From: Uladzislau Rezki <urezki@gmail.com>
To: Christoph Hellwig <hch@infradead.org>
Cc: Mel Gorman <mgorman@suse.de>,
Christoph Hellwig <hch@infradead.org>,
Andrew Morton <akpm@linux-foundation.org>,
linux-mm@kvack.org, LKML <linux-kernel@vger.kernel.org>,
Matthew Wilcox <willy@infradead.org>,
Nicholas Piggin <npiggin@gmail.com>,
Hillf Danton <hdanton@sina.com>, Michal Hocko <mhocko@suse.com>,
Oleksiy Avramchenko <oleksiy.avramchenko@sonymobile.com>,
Steven Rostedt <rostedt@goodmis.org>
Subject: Re: [PATCH 2/3] mm/vmalloc: Switch to bulk allocator in __vmalloc_area_node()
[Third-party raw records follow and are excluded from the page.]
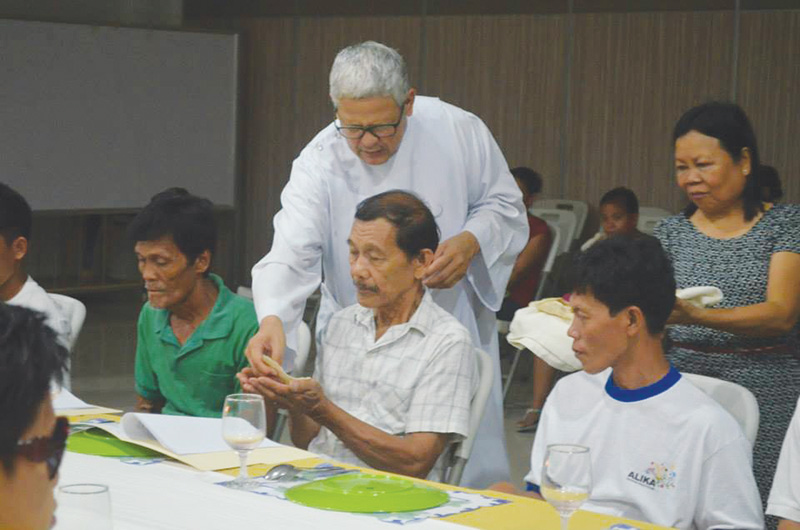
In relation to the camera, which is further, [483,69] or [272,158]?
[272,158]

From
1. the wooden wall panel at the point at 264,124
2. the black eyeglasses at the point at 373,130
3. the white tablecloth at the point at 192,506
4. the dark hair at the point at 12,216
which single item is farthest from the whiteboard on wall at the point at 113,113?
the white tablecloth at the point at 192,506

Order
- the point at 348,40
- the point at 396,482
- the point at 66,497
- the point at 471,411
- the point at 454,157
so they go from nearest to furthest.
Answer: the point at 66,497, the point at 396,482, the point at 471,411, the point at 454,157, the point at 348,40

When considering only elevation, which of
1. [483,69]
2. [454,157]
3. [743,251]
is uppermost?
[483,69]

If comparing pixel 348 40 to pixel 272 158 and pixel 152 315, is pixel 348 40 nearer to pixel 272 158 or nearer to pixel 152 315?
pixel 272 158

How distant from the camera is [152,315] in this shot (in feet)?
11.1

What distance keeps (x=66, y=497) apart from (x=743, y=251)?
1959mm

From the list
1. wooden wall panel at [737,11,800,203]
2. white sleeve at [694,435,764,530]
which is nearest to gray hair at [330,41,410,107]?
white sleeve at [694,435,764,530]

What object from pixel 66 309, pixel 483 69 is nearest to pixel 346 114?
pixel 66 309

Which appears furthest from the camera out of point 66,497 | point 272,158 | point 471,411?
point 272,158

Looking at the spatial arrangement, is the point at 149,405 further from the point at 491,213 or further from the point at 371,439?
the point at 491,213

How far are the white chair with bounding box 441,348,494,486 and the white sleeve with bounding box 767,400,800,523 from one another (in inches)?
31.0

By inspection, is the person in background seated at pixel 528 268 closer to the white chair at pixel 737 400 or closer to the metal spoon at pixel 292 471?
the white chair at pixel 737 400

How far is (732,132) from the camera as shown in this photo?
3016mm

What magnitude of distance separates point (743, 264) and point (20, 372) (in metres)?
2.12
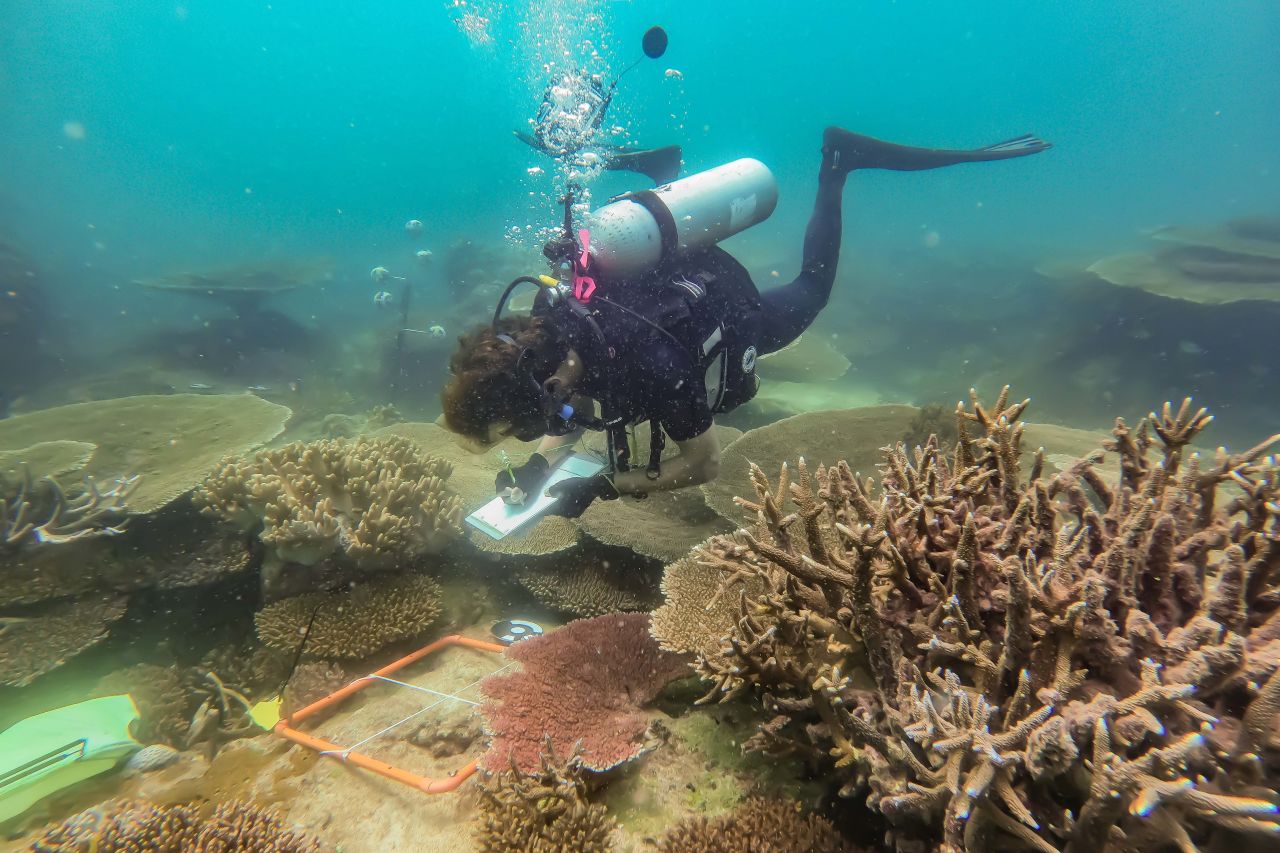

Date: Wed, 19 May 2021 23:07:50 +0200 [thread overview]
Message-ID: <20210519210750.GA5615@pc638.lan> (raw)
In-Reply-To: <20210519195214.GA2343@pc638.lan>
On Wed, May 19, 2021 at 09:52:14PM +0200, Uladzislau Rezki wrote:
> > On Wed, May 19, 2021 at 04:39:00PM +0200, Uladzislau Rezki wrote:
> > > > > + /*
> > > > > + * If not enough pages were obtained to accomplish an
> > > > > + * allocation request, free them via __vfree() if any.
> > > > > + */
> > > > > + if (area->nr_pages != nr_small_pages) {
> > > > > + warn_alloc(gfp_mask, NULL,
> > > > > + "vmalloc size %lu allocation failure: "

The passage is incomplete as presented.